The South African Military Health Service’s Senior Staff Officer for Doctrine and Development, Colonel M E Pheko, was on hand during the Accident Scene Mission Readiness Training, and explained that the marrying up drills between the civilian and military partners were for the purposes of familiarisation with each other’s terminologies and approaches to emergency response at accident and incident scenes.

The simulated casualties of a motor vehicle accident were treated quickly and efficiently, because of the previous drilling in the counterparts’ own stages of casualty triage, trauma support, stabilisation and transportation for treatment so that their response was fluid and in sync. Explaining the importance of this approach, Pheko stated that “as the South African National Defence Force, we have our own way of doing things in terms of tactics, techniques, and procedures. The protocols for local and provincial Emergency Medical Services are different, and as a result, our two approaches must be merged in so-called marrying up drills that bring two diverse elements together, so that on the day of the exercise they are in agreement regarding what processes and terminologies they are going to use.”

Commenting on the experience of civilian and military health care practitioners cooperating on the scene, the scenario’s incident commander,K Sukreben, King Cetshwayo District Emergency Medical Services’ Sub-District Manager and District Disaster Coordinator, said that “The entire experience was very interesting, since we learned of just how differently we approach accidents and disaster response. The military has a Priority 1 and Priority 2-type triage levels system, while we have Red, Yellow and Green codes.”

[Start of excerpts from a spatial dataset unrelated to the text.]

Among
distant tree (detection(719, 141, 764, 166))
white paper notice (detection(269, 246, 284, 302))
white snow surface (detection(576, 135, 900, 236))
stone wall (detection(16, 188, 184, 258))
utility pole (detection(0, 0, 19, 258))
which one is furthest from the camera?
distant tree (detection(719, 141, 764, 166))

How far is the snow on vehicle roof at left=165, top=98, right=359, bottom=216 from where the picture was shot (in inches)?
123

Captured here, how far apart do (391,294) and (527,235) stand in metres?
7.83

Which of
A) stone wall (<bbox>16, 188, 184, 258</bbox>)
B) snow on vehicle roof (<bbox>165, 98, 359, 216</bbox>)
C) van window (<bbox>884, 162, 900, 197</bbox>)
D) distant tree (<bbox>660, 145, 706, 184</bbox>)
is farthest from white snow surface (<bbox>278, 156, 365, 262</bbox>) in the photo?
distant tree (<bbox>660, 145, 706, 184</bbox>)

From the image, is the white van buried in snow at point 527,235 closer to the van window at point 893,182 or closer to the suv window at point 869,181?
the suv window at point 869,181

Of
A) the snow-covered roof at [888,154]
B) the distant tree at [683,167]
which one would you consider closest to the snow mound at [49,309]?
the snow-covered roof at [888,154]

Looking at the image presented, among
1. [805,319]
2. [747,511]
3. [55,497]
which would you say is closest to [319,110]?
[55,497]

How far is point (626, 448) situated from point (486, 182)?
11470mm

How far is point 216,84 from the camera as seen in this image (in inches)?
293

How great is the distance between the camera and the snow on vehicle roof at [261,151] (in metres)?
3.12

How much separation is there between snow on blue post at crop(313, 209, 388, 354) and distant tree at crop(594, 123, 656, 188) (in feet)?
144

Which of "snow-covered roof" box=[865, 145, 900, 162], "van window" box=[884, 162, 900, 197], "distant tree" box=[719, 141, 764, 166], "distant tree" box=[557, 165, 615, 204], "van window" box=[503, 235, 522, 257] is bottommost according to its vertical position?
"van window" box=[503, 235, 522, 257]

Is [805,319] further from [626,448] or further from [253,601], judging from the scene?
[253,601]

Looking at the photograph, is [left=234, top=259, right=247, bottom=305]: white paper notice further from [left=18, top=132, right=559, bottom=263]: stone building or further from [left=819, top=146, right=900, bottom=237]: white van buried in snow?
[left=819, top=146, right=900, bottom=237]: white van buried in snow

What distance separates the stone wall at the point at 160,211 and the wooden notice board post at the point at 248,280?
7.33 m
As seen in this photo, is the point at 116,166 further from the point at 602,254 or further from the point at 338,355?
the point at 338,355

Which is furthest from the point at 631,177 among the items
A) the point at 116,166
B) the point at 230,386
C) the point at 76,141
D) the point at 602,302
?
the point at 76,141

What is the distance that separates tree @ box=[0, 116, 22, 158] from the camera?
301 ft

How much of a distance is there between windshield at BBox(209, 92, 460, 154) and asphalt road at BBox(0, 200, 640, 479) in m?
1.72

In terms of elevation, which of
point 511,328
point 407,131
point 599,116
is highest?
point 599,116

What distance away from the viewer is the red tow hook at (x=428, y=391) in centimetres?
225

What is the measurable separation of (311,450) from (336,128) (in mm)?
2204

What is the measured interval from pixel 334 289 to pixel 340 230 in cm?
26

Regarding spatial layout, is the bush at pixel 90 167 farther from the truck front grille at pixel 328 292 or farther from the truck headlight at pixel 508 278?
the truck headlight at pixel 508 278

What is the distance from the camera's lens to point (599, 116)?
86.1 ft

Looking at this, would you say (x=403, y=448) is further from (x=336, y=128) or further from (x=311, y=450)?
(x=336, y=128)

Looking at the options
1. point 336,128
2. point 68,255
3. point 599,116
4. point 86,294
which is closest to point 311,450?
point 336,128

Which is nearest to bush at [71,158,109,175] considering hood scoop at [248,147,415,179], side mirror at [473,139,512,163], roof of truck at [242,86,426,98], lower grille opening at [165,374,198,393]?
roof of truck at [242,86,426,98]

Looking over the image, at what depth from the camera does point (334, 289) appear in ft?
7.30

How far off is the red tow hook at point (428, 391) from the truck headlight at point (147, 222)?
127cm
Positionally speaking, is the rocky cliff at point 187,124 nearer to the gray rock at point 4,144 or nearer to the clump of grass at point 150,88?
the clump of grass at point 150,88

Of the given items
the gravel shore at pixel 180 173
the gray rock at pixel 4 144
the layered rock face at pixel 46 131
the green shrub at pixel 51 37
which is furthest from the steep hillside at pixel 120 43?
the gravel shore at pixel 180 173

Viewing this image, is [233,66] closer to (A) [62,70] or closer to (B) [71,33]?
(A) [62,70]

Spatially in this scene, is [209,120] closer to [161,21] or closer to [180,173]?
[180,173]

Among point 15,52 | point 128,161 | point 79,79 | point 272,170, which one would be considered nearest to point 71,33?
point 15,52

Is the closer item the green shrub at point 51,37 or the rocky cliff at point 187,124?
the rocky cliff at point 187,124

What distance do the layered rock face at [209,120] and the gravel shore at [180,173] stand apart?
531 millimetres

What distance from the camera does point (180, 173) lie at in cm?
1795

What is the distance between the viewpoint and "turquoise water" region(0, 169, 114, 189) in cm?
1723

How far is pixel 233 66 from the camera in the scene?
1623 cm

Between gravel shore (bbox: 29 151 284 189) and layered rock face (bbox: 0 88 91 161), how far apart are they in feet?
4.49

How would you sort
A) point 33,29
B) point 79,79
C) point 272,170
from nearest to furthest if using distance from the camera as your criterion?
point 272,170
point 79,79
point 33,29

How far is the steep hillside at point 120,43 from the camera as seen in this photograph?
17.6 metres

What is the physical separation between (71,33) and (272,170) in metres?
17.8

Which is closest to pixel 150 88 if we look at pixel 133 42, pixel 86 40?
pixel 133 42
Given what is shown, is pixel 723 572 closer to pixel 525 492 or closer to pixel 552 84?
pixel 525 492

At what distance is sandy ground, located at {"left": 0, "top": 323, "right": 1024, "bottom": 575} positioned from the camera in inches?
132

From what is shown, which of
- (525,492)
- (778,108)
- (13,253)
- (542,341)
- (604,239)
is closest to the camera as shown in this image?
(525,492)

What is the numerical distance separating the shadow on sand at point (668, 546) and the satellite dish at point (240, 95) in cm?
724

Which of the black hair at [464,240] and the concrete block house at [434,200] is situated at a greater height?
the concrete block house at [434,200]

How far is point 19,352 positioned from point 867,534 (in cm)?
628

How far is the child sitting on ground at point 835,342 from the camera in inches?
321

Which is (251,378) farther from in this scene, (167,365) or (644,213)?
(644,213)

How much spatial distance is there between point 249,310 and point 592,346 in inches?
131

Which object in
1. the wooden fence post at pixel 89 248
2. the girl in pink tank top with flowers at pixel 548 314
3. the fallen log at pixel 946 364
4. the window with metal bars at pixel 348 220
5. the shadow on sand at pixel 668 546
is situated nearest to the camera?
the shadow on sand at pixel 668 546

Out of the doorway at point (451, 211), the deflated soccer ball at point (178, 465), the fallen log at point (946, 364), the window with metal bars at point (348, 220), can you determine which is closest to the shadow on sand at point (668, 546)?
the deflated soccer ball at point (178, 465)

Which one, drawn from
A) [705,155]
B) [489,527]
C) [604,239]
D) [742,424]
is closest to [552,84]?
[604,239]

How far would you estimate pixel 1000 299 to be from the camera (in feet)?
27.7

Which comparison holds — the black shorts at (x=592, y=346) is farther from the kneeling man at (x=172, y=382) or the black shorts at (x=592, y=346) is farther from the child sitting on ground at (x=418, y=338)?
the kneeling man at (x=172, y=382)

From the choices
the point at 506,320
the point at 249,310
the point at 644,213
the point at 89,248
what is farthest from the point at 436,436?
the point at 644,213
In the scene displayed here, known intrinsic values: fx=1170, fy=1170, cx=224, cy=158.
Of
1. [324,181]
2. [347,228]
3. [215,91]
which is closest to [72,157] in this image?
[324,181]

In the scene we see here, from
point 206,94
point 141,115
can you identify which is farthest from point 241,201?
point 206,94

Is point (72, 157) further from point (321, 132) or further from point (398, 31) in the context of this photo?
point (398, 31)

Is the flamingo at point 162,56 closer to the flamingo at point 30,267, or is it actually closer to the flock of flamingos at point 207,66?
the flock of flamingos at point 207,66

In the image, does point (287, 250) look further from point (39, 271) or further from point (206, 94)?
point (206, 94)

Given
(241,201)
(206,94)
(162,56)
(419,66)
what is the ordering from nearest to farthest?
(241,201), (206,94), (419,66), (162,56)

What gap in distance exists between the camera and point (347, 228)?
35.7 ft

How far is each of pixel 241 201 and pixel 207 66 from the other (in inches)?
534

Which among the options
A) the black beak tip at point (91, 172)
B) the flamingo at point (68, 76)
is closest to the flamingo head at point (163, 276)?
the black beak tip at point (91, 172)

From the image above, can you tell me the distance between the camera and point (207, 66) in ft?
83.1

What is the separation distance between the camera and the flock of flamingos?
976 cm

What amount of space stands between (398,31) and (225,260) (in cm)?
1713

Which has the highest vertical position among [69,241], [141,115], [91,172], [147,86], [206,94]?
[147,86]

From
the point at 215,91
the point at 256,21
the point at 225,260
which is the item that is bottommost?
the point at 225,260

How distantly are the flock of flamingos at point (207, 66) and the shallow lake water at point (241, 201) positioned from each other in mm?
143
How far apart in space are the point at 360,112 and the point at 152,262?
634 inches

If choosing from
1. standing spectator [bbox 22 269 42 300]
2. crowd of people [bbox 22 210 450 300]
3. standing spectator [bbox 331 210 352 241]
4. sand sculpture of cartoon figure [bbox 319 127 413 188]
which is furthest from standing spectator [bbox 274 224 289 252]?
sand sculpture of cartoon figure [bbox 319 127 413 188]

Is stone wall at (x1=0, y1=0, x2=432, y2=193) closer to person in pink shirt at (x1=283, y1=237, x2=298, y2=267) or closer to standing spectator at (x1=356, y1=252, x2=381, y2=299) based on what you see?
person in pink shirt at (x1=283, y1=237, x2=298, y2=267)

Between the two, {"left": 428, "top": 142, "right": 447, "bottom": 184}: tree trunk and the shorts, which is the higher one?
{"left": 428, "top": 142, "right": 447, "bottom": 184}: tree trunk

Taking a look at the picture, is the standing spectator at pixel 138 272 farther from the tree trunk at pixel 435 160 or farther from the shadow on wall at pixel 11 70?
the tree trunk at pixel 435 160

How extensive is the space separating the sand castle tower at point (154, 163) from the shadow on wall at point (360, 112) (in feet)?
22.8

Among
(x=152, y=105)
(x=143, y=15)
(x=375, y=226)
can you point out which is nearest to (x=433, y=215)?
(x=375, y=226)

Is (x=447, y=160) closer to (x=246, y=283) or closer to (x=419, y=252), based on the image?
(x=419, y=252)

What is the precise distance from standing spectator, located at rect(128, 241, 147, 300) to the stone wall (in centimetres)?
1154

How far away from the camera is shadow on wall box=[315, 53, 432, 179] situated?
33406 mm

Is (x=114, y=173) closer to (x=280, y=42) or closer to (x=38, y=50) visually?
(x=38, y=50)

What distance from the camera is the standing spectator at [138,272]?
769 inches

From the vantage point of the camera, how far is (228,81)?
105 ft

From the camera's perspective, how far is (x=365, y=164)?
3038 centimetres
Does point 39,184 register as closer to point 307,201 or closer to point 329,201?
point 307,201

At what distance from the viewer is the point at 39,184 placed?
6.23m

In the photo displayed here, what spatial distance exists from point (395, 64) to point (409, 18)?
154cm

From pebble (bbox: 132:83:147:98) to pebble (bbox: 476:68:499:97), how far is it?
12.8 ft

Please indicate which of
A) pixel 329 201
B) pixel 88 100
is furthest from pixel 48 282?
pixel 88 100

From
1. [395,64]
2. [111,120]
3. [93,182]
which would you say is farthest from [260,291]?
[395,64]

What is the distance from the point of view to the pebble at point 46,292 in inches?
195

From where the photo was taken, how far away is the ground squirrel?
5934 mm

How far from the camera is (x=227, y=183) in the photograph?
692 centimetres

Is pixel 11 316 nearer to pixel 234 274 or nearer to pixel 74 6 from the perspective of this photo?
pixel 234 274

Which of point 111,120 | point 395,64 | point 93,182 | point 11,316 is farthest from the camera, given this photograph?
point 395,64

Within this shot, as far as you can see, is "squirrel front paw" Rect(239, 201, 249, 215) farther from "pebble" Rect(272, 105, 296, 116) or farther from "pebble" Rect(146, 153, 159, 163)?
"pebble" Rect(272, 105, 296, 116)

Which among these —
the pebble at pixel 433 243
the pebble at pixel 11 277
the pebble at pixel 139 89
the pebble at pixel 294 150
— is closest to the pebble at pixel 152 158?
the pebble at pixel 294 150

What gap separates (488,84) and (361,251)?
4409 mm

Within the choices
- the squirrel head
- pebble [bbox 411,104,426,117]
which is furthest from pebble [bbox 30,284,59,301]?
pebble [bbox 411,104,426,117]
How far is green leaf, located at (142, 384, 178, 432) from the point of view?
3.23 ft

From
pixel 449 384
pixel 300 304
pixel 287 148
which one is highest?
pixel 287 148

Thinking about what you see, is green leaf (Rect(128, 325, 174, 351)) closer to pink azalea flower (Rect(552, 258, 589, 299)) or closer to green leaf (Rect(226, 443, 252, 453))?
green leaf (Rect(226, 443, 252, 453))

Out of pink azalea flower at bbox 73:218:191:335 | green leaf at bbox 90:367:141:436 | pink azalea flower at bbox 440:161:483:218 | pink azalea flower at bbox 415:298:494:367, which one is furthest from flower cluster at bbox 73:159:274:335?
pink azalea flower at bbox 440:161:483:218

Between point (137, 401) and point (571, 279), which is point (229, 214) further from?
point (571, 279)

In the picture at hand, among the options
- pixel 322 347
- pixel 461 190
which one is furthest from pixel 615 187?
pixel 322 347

While the two sides are overcoming the differences in their terminologies through working together to learn from each other, the common goal is that the patient comes first. Sukreben concluded by saying that the scenarios they were conducting “will go into another level of intensity when operational exercises with our military partners commence in days to come, and the KwaZulu-Natal Emergency Medical Services members are very much looking forward to participating in them.”